Dr. La Manno has started his scientific career as a trainee of Prof. Sten Linnarsson at Karolinska Inistitute, where he made his first scientific contributions related to the development of single-cell RNA sequencing technologies, and their application of single-cell RNA-seq to study the developing mammalian nervous system. First, Dr. La Mano contributed to the discovery of sympathetic neurons that control goosebumps and nipple erection and their specification (Nature Neur 2016). Then, he described the heterogeneity of human midbrain development and analyzed how molecularly compares to the mouse and to ES in vitro differentiation (Cell 2016). This line of work was continued in his own lab and led to the release of a comprehensive single-cell transcriptomic atlas of the entire embryonic mouse brain between gastrulation and birth (Nature 2021).

Dr. La Manno also pioneered the use of single-cell transcriptomics information to guide the evaluation and improvement of differentiation protocols for cell replacement therapies of Parkinson’s disease (Cell 2016). Recently, his lab characterized the dynamics of differentiation of the differentiation of ES cells in Retinal Pigment Epithelial cell that is scheduled to be used in clinical trial for the treatment of Age-related Macular degeneration in 2022 (Petrus-Reurer et al., biorxiv 2020).

A particularly influential contribution to the field of single-cell genomics is the development of the RNA Velocity analysis framework (Nature 2018). RNA Velocity makes it possible to directly measure—in static snapshot data—the dynamic, time-resolved component of gene expression.

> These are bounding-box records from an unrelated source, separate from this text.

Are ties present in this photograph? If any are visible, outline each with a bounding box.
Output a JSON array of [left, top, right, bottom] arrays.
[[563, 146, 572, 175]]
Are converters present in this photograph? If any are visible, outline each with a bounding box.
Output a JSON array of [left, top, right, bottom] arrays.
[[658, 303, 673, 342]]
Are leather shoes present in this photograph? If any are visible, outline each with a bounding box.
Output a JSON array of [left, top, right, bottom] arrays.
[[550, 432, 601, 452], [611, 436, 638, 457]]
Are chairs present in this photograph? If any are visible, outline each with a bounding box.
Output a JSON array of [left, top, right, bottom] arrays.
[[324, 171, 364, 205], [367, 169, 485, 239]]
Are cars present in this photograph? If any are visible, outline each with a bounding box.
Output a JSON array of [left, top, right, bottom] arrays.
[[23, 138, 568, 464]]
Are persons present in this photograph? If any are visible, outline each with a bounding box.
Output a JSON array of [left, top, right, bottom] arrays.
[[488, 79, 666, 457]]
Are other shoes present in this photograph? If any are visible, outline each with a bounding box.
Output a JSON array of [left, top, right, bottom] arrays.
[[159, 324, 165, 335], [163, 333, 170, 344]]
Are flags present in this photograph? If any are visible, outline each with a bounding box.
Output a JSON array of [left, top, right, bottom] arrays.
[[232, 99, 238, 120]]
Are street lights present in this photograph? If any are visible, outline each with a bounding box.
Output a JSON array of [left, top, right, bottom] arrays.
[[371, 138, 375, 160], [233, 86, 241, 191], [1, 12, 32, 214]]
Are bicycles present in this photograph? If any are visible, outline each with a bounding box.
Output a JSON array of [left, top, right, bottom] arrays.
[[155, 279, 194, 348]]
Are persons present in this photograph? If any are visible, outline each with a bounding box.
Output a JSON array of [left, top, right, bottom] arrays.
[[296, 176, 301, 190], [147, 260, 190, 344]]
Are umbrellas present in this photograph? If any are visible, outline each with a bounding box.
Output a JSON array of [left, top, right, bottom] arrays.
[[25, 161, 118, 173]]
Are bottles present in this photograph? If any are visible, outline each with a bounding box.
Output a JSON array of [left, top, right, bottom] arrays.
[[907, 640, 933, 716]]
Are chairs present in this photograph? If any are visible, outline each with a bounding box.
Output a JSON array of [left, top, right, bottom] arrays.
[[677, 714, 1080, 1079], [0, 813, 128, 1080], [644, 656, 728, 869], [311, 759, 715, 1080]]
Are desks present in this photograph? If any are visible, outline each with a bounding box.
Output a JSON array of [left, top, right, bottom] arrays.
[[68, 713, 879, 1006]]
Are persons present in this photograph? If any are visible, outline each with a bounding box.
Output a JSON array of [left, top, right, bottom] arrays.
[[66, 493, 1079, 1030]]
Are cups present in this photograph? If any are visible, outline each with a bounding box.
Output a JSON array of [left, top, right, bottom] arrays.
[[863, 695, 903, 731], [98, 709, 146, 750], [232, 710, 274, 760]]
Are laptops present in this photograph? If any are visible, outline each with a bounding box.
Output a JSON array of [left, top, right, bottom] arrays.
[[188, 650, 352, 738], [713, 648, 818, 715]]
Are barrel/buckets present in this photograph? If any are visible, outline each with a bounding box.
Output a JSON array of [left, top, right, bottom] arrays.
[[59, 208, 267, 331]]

The La Manno lab has also led advances in spatial transcriptomics. We recently developed a versatile framework that enables the transformation of existing low-input NGS techniques into methods capable of encoding spatial information through compressed sampling and probabilistic image reconstruction (Nature Biotechnology 2020). More generally, the lab is currently embracing new emerging single-cell and spatial omics technologies. In particular, we have made pioneering work in describing the lipid heterogeneity at the single-cell level (Capolupo et al. 2020, Science). We are generating one of the largest spatial lipidomic datasets available using MALDI-imaging.

As a recognition his scientific contributions Dr. La Manno was awarded the Vasco Sanz Prize, the EMPIRIS Award, the SIB Resource innovation award, and the Dimitris N. Chorafas prize.